:: Given text ::
It was high water that brought recent attention to the lakes east of Cody — enough that a Newton Lakes Working Group was formed by members of the East Yellowstone chapter of Trout Unlimited and Cody Anglers Group. One by one issues have been addressed. First, it was communication, according to the working group chairman Larry Timchak.

“The working group has really improved the communication and coordination between anglers and in Wyoming Game and Fish,” Timchak said. “The Game and Fish folks have been very responsive, trying to address the kind of urgent needs out there with the high water, which is somewhat abated over the last month or two as water levels drop, but, it’s helped to help us focus and organize on what the priorities are.”

Timchak is also the vice president of the local Trout Unlimited chapter, as well as acting treasurer. The group opened up its purse strings this summer and forked out half of the $15,000 needed to build a new parking lot to improve access to the lakes; the flooded lake had swallowed the previous lot and structures, making trophy fishing in East Newton a real chore. The Park County Parks and Recreation Board put up the other half for the new lot.

:: Data ::
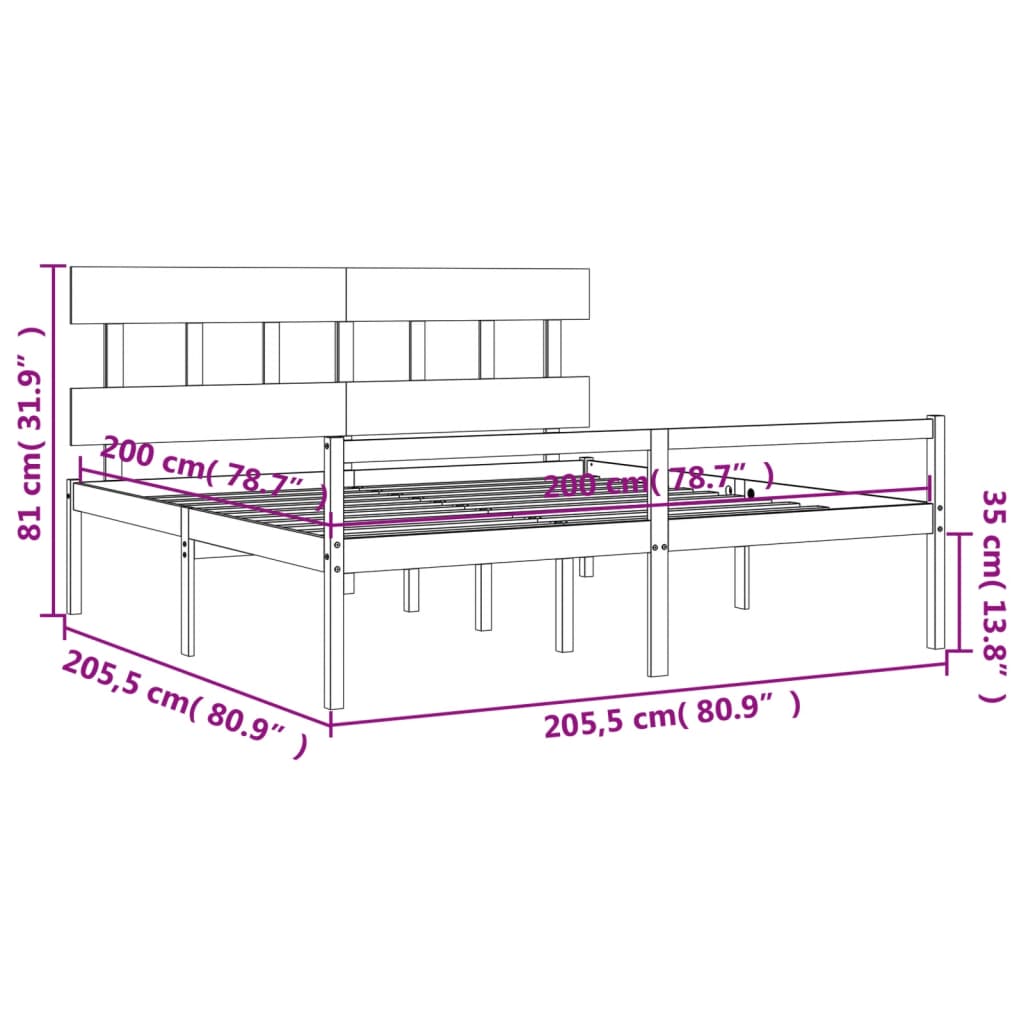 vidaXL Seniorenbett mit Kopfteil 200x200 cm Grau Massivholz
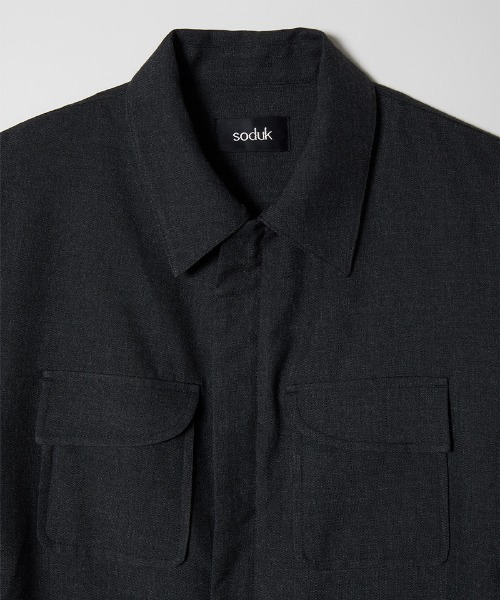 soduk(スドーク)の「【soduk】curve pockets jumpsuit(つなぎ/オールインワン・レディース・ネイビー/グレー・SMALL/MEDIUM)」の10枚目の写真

:: Requirement 1 ::
Answer these from the passage about the lakes east of Cody, one line each:
(a) Members of which two groups formed the Newton Lakes Working Group?
(b) Besides vice president, what other position does Larry Timchak hold in the local Trout Unlimited chapter?
(c) Which body paid the other half of the cost of the new parking lot?
:: Requirement 2 ::
Write a continuation of the passage about the Newton Lakes Working Group, picking up after its final sentence.

:: Answer box 1 ::
(a) The East Yellowstone chapter of Trout Unlimited and Cody Anglers Group
(b) Acting treasurer
(c) The Park County Parks and Recreation Board

:: Answer box 2 ::
West Newton is a “put and take” lake, allowing those fishing there to harvest fish for the frying pan. East Newton is a “catch and release” trophy fishery, especially popular with fly fishermen seeking the opportunity to pull in a monster.

Other issues at the lakes are also being attacked, including the invasive goldfish at West Newton.

“We removed over 250 adult goldfish. Unfortunately, they spawned again and there’s a bunch of juveniles in the lake,” Hochhalter said. “We’ll see what overwinter survival is for those young of the year goldfish, but we definitely ramped up our suppression efforts this year, and pulled a lot out.”

The vast majority of the goldfish were adults that weighed up to 2 pounds. The fish were illegally dumped in the lake, causing a situation that may eventually require the Game and Fish to kill all the fish in the lake and then restock it; the lake is stocked with Yellowstone cutthroat trout. A larger concern was that goldfish would move to East Newton, but work was done over the spring and summer to ensure the species couldn’t travel between the lakes while the water was high.

The parking lot is currently under construction and will be followed by the installation of a buck and rail fence.

“We’re going to get out there and get as many volunteers out as we can,” said working group member Robert Crooks. “We don’t have a date on it yet, but it’s going to be labor intensive.”

Slowing some progress, aquatic invasive species expert Alex LeCheminant — who’d done most of the work locating the spawning beds for the goldfish in West Newton — left the Game and Fish for a fisheries gig in Idaho. The department is currently looking for a replacement, Hochhalter said.